French pharmaceutical giant Sanofi, which is involved in the development of vaccines and innovative drugs, offers a good example of how IP video technologies are used in the healthcare sector. Sanofi deployed an IPTV system to provide staff across its Paris offices with quick and easy access to internal communications, as well as news from French and international medical, business and news channels to keep everyone abreast of the latest healthcare situations and developments.
Deploying an IP video system means that it can easily distribute information in real time from sources around the world, directly improving the company’s response rate, the quality of its research and its recommendations for pharmacies. Such technologies play an important role in informing healthcare workers on medical breakthroughs and updates on COVID-19, helping ensure both local and global efforts to combat it are as aligned as possible.
COVID-19 has resulted in a huge amount of uncertainty. It has been felt by businesses in almost every sector. During this time, employees will be expecting more frequent communication from their employers, including everything from company townhall meetings, updated training and new policies, to relevant breaking news and notifications on which building entrances to use if they have to go into their workplace.

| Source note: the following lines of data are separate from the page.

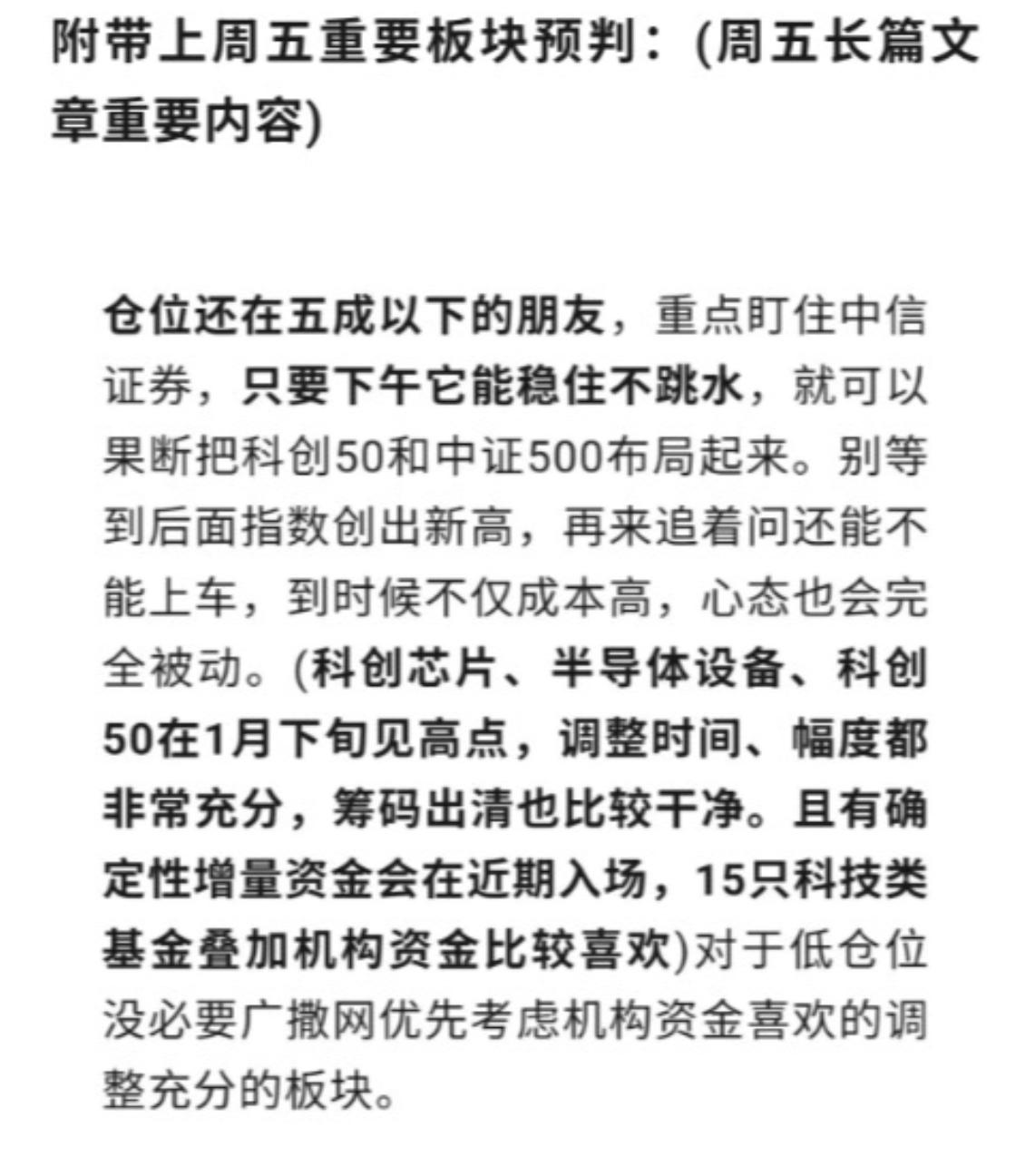 附带上周五重要板块预判：(周五长篇文章重要内容)

仓位还在五成以下的朋友，重点盯住中信证券，只要下午它能稳住不跳水，就可以果断把科创50和中证500布局起来。别等到后面指数创出新高，再来追着问还能不能上车，到时候不仅成本高，心态也会完全被动。(科创芯片、半导体设备、科创50在1月下旬见高点，调整时间、幅度都非常充分，筹码出清也比较干净。且有确定性增量资金会在近期入场，15只科技类基金叠加机构资金比较喜欢)对于低仓位没必要广撒网优先考虑机构资金喜欢的调整充分的板块。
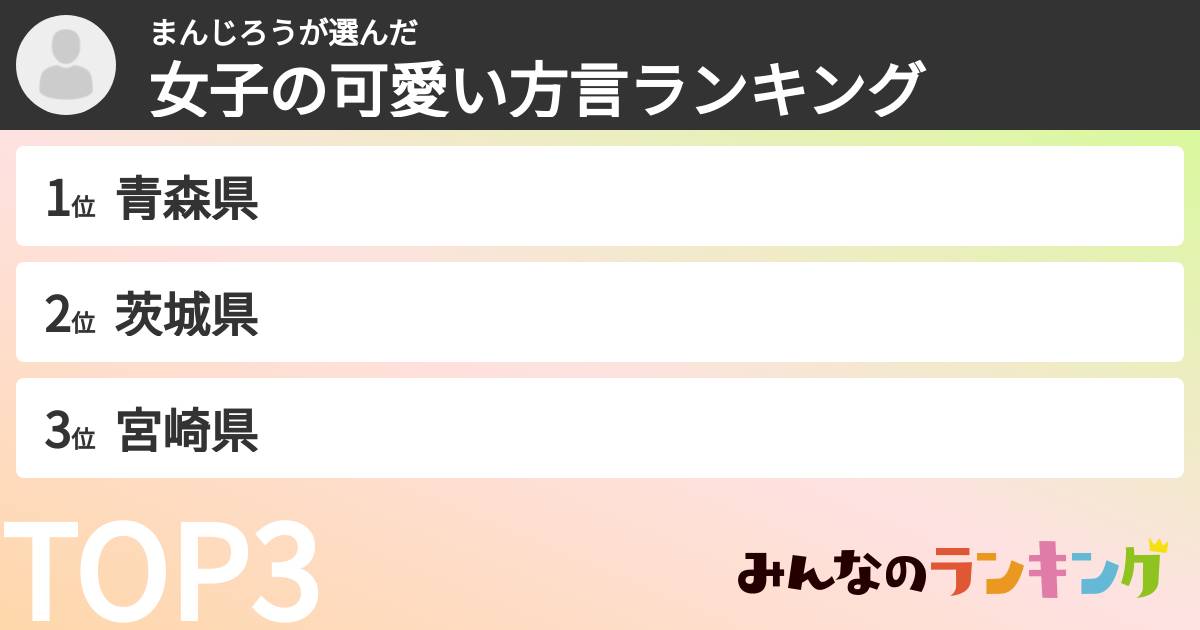 まんじろうが選んだ
女子の可愛い方言ランキング

1位 青森県

2位 茨城県

3位 宮崎県

TOP3

みんなのランキング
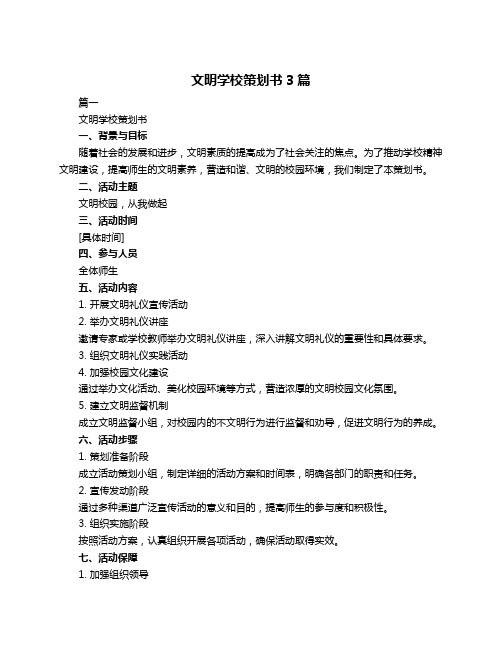 文明学校策划书 3 篇

篇一

文明学校策划书

一、背景与目标

随着社会的发展和进步，文明素质的提高成为了社会关注的焦点。为了推动学校精神文明建设，提高师生的文明素养，营造和谐、文明的校园环境，我们制定了本策划书。

二、活动主题

文明校园，从我做起

三、活动时间

[具体时间]

四、参与人员

全体师生

五、活动内容

1. 开展文明礼仪宣传活动

2. 举办文明礼仪讲座

邀请专家或学校教师举办文明礼仪讲座，深入讲解文明礼仪的重要性和具体要求。

3. 组织文明礼仪实践活动

4. 加强校园文化建设

通过举办文化活动、美化校园环境等方式，营造浓厚的文明校园文化氛围。

5. 建立文明监督机制

成立文明监督小组，对校园内的不文明行为进行监督和劝导，促进文明行为的养成。

六、活动步骤

1. 策划准备阶段

成立活动策划小组，制定详细的活动方案和时间表，明确各部门的职责和任务。

2. 宣传发动阶段

通过多种渠道广泛宣传活动的意义和目的，提高师生的参与度和积极性。

3. 组织实施阶段

按照活动方案，认真组织开展各项活动，确保活动取得实效。

七、活动保障

1. 加强组织领导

If people have no choice but to go to the workplace because they work in hospitals, banks, warehouses, government, pharmacies, education establishments or any other essential institution, digital signage and IPTV are key tools in keeping those working there and visitors informed on safety measures.
For teams plugging in remotely, using secure IP-based communications that they can easily access, regardless of their location or device, will help keep teams united and engaged so they can continue to do their job to the highest standard. While the COVID-19 pandemic may have spurred businesses to employ these technologies, they will continue to be essential for life beyond the pandemic and the next new normal it brings.